WRITTEN REQUEST 1 => From the listing that follows the text, reproduce every line from the line containing "How far can the" through the final line of the listing, inclusive. Omit the pictures from your answer.

PASSAGE PROVIDED =>
Yearbook 2008

Antaiji


Mauricio Yushin (Italy, 57yo, Zen Missionary)


Dōgen’s glasses

In 13th century Japan, even more than today in the West, the transmission of Buddhism had become stratified in a series of processes plagued by scholasticism and partiality. Because nobody had yet manifested in all evidence what Buddhism was through the concrete example of his own life, the essential nature of Buddhism could not be recognized, even approximately, for what it is. To perceive it, one had to sweep away the incrustations, syncretisms, additions, inculturations and pious fairytales that had been piled up on it in India, China and Japan in the course of 18 centuries of history – a very difficult, if not impossible task.

The most exciting thing about looking not only at Japanese Buddhism but at Buddhism in general through Eihei Dōgen’s eyes consists in the following: that Dōgen was able to strive for (1) true Buddhism in spite of the fact that many of his textual sources had become thoroughly corrupt or adulterated. India was far away, her culture and language very different. Dōgen was not familiar with Sanskrit or Pāli and there is no evidence that he ever met an Indian Buddhist monk. He studied Buddhism only on Chinese texts and his contacts with the reality of Indian Buddhism were second, if not third-hand removed. In addition, by then the Buddhist tradition in India had almost completely lost its way.

Have you ever played the game called broken telephone? If you have, you know what I am talking about. In this game, children first line up. Then the first child in the line whispers a sentence into the ear of the child next to him, who does the same with the child next to him and so on and so forth. When the end of the line is reached, the players compare the sentence that was whispered first with the last heard and are astounded at how different they are. This is like what happened to Buddhism after five centuries of evolution in India, and thirteen centuries of Chinese inculturation (2). It would be very surprising if the Buddhism that was handed down to Dōgen were the same that was spoken by Śākyamuni 1800 years before in the distant Ganges valley.

WRITTEN REQUEST 2 =>
Answer the following questions using the passage on Dōgen.
(a) In which century does the passage set the Japan it describes?
(b) Which two languages was Dōgen not familiar with?
(c) How many years before Dōgen does the passage say Śākyamuni spoke?

DATASET CONTENT =>
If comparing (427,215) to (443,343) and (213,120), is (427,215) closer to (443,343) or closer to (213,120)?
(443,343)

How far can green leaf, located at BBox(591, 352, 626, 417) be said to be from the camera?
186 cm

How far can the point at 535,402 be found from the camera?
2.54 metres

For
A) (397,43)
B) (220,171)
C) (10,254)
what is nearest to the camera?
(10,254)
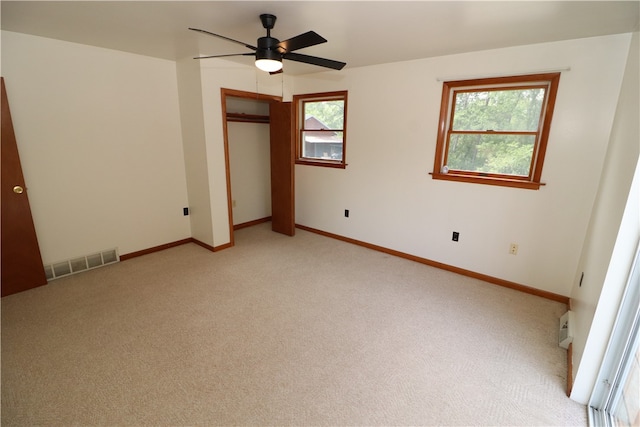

EXERCISE SOLUTION 1 =>
How far can the point at 535,402 be found from the camera?
2.54 metres

For
A) (397,43)
B) (220,171)
C) (10,254)
what is nearest to the camera?
(10,254)

EXERCISE SOLUTION 2 =>
(a) The 13th century.
(b) Sanskrit and Pāli.
(c) 1800 years.